## [TEXT SEGMENT]
⟨

Getting a glimpse of the smallest wild cat in Africa is a rare phenomenon, but Peter and Andrew give us a glance on their safari tour!
I found myself on safari in the wide, dessicated country of south central South Africa known as the Karoo, otherwise known as ‘the great thirst.’ We were near a small town called Graaf Reinet, South Africa’s fourth oldest magisterial district.
We were exploring a huge reserve region called Samara, east of the town and at the foot of an impressive range of mountains known as the Sneeuberg (snow mountains in English) and that mid-July, they actually had a dusting of snow on their lofty peaks. The endless plains below are forever immortalised in a book by Eve Palmer and are called Camdeboo.
It was here one incredibly frosty evening on a game drive, as we swung a spotlight and sought out the nocturnal denizens of this wild country, that I first laid eyes on Africa’s smallest wild felid, the Black-footed Cat. He was perched on a termite mound and stared at us intently before carefully descending into the grass. I held my breath the entire time; he was my first one. I had heard of these rarely seen little cats and had seen several documentaries focusing on the species but had never had the pleasure until that night on the plains of Camdeboo.
It was a gorgeous little thing with huge eyes, a black flecked and striped coat, and large ears. They are known as wily and aggressive little predators and are referred to in Afrikaans as the Miershooptier, which translates as ‘Anthill Tiger.’
They defend themselves fiercely.
The Black-footed Cat (Felis nigripes), also called the Small-spotted Cat, is the smallest wild cat in Africa, having a head-and-body length of 35 — 52cm. Despite its name, only the soles of its feet are black or dark brown. With its bold, small spots and stripes on the tawny fur, it is well camouflaged, especially on moonlit nights. It bears black streaks running from the corners of the eyes along the cheeks, and its banded tail has a black tip.

⟩

## [GIVEN RECORDS]

⟨

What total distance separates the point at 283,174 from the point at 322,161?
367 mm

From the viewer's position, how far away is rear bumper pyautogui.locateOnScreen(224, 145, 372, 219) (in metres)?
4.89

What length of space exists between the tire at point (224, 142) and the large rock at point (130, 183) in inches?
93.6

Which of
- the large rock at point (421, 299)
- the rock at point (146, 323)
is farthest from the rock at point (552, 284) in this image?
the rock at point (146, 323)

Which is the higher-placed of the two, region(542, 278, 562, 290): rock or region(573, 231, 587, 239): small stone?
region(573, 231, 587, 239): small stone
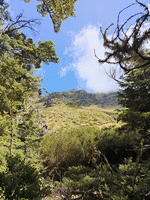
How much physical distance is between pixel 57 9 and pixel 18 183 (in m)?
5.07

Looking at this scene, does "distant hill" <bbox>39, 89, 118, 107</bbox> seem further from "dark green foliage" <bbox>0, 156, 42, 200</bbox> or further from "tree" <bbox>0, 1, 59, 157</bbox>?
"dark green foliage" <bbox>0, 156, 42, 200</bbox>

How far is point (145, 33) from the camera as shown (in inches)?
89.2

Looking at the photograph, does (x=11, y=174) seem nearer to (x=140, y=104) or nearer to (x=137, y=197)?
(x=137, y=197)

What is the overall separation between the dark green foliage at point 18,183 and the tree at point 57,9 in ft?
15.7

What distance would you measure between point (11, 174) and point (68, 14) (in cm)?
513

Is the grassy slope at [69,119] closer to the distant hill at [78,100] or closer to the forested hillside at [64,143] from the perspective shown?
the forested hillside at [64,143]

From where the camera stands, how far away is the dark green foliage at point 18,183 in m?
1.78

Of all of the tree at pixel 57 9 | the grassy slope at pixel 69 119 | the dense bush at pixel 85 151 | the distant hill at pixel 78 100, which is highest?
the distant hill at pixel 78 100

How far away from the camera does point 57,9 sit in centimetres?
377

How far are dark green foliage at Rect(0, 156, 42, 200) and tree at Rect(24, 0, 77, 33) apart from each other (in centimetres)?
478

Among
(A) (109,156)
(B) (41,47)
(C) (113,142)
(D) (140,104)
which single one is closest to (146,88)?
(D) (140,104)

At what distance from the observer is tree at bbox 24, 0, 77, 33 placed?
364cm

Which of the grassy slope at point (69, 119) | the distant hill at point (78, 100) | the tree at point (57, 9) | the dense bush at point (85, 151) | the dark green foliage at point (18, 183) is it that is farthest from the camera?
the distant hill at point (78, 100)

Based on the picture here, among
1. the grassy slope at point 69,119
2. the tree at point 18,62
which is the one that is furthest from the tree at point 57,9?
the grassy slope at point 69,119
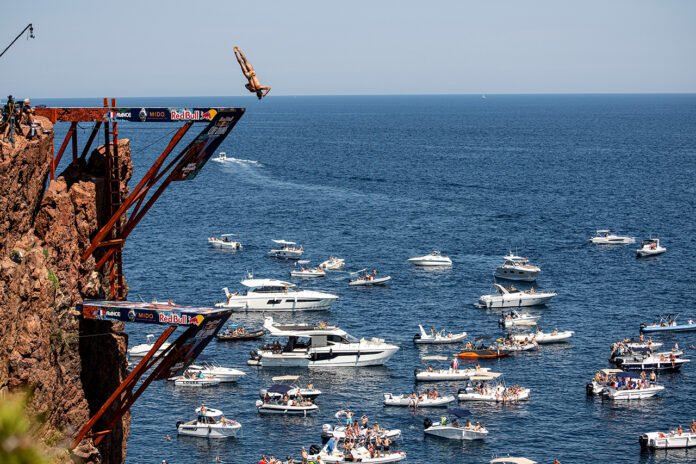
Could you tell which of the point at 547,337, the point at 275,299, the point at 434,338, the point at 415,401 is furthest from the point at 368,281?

⟩

## [EXERCISE BRIEF]
List every name the safari text about the Black-footed Cat gives for this cat, including its scientific name and any translation. Answer from the safari text alone.

## [SOLUTION TO THIS PROBLEM]
- Black-footed Cat
- Felis nigripes
- Small-spotted Cat
- Miershooptier
- Anthill Tiger